▶ **INSTRUCTIONS TO FOLLOW**: Transcribe the part of the rows that opens with the line containing "Is the point at 435,177, when" and closes with the line containing "85.3 inches", both included.

BEGIN DATA FOR THE TASK

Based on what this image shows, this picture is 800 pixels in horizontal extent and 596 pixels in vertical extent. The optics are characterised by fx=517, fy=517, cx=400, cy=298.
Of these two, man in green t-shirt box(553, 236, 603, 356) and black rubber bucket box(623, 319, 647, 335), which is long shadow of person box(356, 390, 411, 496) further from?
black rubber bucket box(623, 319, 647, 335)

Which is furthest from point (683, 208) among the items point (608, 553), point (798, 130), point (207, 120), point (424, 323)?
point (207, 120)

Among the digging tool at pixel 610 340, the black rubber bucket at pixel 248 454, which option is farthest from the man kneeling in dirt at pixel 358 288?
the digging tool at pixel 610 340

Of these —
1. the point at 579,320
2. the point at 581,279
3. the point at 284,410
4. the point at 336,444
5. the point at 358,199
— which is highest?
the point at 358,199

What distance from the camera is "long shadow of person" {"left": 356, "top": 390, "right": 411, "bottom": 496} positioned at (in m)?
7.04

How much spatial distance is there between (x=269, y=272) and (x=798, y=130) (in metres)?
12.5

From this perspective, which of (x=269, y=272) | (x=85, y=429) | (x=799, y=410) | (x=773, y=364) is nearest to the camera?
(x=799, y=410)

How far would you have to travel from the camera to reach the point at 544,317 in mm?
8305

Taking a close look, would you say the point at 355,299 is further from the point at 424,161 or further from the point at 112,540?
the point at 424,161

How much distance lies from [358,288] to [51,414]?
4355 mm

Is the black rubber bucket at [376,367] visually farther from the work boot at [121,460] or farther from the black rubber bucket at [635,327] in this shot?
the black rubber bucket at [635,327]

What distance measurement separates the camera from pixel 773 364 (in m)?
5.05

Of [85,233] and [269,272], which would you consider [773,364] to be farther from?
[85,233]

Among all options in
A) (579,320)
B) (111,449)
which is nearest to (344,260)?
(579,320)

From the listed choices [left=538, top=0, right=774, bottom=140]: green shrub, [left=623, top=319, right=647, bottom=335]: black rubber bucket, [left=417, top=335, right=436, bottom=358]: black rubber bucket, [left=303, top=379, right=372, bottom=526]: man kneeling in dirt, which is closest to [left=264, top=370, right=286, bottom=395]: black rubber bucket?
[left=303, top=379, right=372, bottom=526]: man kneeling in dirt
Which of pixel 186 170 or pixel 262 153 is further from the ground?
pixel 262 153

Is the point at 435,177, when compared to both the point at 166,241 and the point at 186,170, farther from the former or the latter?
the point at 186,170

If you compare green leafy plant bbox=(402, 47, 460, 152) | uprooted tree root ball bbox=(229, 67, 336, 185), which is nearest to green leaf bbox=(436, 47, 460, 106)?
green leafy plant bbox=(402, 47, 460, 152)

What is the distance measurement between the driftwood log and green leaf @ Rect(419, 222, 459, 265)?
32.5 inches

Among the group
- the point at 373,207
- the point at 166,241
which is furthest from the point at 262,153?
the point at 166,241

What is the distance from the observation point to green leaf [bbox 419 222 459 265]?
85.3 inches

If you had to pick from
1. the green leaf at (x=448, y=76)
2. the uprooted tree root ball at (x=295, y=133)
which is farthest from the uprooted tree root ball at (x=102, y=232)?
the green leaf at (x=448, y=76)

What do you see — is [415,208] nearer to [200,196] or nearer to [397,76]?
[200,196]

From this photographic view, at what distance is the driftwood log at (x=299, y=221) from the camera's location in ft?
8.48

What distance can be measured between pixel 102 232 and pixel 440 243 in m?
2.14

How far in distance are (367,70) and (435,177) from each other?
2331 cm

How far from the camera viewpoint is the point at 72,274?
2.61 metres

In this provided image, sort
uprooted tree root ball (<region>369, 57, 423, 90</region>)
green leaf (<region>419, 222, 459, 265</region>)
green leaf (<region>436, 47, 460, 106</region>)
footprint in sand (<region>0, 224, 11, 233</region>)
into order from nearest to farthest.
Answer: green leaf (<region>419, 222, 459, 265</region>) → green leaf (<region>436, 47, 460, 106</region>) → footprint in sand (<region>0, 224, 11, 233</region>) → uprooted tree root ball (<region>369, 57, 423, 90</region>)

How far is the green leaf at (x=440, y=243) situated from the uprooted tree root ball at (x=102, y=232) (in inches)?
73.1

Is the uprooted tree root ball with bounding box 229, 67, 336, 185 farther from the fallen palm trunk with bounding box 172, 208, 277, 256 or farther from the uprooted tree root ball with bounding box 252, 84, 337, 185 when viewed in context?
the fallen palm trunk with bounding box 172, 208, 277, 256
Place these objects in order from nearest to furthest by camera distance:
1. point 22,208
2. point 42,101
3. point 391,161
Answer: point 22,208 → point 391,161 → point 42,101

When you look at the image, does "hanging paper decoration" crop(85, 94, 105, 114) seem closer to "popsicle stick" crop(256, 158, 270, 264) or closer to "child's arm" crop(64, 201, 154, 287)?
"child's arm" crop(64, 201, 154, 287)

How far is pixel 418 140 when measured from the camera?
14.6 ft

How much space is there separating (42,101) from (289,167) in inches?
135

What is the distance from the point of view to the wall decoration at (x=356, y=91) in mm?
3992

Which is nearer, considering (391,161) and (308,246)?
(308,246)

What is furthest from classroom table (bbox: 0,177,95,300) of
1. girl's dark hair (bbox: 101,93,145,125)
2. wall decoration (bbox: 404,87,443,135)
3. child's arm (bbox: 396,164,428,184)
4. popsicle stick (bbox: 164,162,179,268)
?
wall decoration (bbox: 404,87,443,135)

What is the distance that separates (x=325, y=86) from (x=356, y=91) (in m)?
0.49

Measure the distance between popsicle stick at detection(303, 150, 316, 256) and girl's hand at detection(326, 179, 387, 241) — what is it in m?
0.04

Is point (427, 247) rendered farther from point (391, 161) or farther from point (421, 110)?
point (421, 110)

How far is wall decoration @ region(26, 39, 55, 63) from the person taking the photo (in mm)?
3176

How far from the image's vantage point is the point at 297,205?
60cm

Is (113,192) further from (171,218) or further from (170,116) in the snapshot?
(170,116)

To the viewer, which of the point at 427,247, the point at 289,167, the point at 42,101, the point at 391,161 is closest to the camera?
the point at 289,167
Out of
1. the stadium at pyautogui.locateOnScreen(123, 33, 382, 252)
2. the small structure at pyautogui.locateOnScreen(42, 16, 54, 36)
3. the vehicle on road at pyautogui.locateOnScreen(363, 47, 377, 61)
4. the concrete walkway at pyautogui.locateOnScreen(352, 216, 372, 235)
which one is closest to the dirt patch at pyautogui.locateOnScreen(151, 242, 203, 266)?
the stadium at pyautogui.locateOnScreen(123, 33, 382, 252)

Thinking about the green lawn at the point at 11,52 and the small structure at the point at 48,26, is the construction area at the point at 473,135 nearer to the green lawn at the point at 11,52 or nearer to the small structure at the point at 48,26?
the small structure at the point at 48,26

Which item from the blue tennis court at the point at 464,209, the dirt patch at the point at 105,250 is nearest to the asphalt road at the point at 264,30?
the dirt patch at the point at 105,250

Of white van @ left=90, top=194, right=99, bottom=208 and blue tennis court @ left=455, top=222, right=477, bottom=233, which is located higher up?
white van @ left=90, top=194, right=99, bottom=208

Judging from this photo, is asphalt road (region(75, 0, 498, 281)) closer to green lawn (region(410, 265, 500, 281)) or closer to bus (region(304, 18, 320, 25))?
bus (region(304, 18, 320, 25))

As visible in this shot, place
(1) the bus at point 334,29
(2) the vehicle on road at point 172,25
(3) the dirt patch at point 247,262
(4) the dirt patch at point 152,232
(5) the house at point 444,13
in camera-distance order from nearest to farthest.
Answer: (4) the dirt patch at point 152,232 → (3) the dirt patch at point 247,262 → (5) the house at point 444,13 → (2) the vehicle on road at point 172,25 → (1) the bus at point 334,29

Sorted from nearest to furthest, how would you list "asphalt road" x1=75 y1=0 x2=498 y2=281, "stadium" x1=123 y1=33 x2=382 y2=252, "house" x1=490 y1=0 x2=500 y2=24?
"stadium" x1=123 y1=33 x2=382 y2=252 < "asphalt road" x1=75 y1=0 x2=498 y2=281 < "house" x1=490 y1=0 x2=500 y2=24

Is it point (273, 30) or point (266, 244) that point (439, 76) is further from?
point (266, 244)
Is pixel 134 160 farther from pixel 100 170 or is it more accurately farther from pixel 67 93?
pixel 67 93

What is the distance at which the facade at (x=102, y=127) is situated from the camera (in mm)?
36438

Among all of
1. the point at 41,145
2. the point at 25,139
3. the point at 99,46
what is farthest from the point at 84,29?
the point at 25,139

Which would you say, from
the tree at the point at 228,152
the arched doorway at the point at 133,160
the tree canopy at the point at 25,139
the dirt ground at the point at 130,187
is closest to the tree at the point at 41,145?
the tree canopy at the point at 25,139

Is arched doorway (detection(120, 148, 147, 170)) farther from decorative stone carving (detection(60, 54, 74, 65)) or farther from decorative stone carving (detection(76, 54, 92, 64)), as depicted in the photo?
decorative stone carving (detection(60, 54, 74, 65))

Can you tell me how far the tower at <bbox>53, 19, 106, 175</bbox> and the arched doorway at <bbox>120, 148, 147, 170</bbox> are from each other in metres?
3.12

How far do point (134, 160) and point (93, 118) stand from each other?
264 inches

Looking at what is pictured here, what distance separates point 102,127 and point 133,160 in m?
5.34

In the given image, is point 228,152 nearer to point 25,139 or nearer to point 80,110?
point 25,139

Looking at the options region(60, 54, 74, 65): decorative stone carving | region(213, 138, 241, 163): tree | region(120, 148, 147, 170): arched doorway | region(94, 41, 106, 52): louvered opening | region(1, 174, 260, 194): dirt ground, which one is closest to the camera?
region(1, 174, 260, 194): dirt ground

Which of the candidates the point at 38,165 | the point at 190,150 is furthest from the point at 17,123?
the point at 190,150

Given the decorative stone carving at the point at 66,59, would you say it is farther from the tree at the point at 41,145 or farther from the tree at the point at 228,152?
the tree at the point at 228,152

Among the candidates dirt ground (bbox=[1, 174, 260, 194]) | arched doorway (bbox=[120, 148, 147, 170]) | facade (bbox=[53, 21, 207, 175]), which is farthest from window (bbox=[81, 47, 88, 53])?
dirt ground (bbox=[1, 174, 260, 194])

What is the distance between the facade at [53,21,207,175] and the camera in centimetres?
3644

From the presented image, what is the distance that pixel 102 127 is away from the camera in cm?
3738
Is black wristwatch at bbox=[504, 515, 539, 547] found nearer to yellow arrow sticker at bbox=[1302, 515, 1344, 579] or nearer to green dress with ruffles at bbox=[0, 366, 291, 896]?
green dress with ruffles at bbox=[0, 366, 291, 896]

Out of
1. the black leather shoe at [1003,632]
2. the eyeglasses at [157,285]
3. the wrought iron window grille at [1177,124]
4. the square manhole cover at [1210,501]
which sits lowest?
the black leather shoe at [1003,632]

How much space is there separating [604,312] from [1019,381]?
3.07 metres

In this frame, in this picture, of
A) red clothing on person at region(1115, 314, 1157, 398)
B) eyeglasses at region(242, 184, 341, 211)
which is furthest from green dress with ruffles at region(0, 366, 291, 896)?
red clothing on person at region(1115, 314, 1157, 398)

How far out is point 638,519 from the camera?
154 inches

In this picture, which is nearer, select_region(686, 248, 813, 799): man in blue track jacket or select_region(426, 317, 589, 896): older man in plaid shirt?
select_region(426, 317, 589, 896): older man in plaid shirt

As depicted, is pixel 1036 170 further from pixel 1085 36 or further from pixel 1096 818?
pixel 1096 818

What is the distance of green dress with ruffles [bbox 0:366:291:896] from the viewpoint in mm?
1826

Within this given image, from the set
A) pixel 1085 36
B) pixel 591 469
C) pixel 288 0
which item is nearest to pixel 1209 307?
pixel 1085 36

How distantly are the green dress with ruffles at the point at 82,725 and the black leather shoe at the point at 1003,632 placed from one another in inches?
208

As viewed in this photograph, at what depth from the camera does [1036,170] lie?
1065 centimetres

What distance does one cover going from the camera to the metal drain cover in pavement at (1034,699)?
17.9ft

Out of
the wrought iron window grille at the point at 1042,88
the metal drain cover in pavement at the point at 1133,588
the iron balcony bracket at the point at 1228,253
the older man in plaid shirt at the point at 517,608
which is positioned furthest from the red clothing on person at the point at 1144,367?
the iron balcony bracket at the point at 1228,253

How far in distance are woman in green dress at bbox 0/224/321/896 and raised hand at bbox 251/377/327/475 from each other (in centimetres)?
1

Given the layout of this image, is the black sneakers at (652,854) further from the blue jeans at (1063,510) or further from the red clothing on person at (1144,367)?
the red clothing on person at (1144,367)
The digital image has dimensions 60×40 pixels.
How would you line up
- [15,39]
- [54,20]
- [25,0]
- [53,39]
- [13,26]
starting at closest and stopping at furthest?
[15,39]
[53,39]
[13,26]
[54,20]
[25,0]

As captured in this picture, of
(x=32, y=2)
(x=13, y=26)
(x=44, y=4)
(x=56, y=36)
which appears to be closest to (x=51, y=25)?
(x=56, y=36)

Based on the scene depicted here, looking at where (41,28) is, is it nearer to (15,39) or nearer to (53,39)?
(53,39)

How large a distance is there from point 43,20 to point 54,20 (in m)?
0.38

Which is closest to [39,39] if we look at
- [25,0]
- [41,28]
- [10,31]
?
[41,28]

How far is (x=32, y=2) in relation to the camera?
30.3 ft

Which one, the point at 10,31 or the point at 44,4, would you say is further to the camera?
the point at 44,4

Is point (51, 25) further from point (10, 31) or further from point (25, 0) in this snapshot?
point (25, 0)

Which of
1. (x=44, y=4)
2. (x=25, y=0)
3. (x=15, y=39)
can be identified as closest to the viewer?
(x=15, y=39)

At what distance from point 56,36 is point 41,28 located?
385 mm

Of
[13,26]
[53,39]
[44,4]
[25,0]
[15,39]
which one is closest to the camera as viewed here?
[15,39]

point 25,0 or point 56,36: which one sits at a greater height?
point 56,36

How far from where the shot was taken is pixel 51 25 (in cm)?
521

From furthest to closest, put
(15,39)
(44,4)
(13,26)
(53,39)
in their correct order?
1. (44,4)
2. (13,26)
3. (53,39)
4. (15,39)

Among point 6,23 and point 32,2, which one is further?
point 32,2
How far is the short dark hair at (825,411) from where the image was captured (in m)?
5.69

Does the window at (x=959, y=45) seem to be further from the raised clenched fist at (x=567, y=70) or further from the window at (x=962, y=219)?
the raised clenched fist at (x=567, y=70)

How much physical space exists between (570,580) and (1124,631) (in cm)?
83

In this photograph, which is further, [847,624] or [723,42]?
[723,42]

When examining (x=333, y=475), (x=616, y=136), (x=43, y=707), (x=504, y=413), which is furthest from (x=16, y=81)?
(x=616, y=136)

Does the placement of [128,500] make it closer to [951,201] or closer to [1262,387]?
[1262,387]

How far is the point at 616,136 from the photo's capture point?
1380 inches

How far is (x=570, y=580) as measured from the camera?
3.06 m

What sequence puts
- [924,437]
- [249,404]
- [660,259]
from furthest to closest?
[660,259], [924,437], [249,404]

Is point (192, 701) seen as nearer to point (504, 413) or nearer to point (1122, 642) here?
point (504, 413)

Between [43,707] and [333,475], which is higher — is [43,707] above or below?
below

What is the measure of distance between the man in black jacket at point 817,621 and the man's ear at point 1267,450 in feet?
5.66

END DATA FOR THE TASK

▶ **TASK RESULT**:
Is the point at 435,177, when compared to both the point at 166,241 and the point at 186,170, farther from the former or the latter?
the point at 186,170

If you compare green leafy plant bbox=(402, 47, 460, 152) | uprooted tree root ball bbox=(229, 67, 336, 185), which is nearest to green leaf bbox=(436, 47, 460, 106)?
green leafy plant bbox=(402, 47, 460, 152)

What is the distance measurement between the driftwood log and green leaf @ Rect(419, 222, 459, 265)?
32.5 inches

Among the group
- the point at 373,207
- the point at 166,241
which is furthest from the point at 262,153?
the point at 166,241

What is the distance from the observation point to green leaf [bbox 419 222 459 265]?
85.3 inches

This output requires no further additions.